INVESTORS ARE URGED TO READ THE FORM S-4, PROXY STATEMENT AND ANY OTHER
RELEVANT DOCUMENTS FILED WITH THE SEC BECAUSE THEY CONTAIN IMPORTANT
INFORMATION REGARDING THE MERGER. Investors may obtain free copies of the
Form S-4, proxy statement and the other documents at the website maintained
by the SEC at www.sec.gov. In addition, you may obtain documents filed with
the SEC by ConocoPhillips free of charge by contacting ConocoPhillips
Shareholder Relations Department at (281) 293-6800, P.O. Box 2197, Houston,
Texas, 77079-2197. You may obtain documents filed with the SEC by
Burlington Resources free of charge by contacting Burlington Resources
Investor Relations Department at (800) 262-3456, 717 Texas Avenue, Suite
2100, Houston, Texas 77002, e-mail: IR@br-inc.com.
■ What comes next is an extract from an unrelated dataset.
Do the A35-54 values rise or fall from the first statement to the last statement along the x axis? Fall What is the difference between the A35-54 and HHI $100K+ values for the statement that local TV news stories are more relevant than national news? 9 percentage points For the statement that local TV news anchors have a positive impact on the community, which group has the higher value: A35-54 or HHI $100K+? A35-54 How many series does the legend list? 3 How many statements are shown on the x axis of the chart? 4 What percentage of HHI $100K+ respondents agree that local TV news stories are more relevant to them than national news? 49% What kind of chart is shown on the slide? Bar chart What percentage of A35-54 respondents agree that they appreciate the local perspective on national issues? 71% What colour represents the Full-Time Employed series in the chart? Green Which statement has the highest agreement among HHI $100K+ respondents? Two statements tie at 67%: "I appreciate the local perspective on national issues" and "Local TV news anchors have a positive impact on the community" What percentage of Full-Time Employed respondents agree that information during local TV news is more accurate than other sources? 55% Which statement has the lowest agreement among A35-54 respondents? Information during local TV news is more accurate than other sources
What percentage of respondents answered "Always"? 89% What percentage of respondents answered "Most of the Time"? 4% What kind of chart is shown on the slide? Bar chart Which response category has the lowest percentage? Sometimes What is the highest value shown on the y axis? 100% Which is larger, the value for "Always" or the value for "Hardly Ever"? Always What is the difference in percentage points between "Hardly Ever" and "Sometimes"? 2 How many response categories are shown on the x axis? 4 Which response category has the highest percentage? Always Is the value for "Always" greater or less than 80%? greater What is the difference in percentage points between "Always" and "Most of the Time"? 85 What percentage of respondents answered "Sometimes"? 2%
                 INTEREST OF CERTAIN PERSONS IN THE MERGER

     ConocoPhillips, Burlington Resources and their respective directors
and executive officers, may be deemed to be participants in the
solicitation of proxies from Burlington Resources' stockholders in
connection with the merger. Information about the directors and executive
officers of ConocoPhillips and their ownership of ConocoPhillips stock will
be set forth in the proxy statement for ConocoPhillips' 2006 Annual Meeting
of Stockholders. Information about the directors and executive officers of
Burlington Resources and their ownership of Burlington Resources stock is
set forth in Burlington Resources' proxy statement, which was filed with
the SEC on February 27, 2006. Investors may obtain additional information
regarding the interests of such participants by reading the Form S-4 and
proxy statement for the merger.

     Investors should read the Form S-4 and proxy statement carefully
before making any voting or investment decision.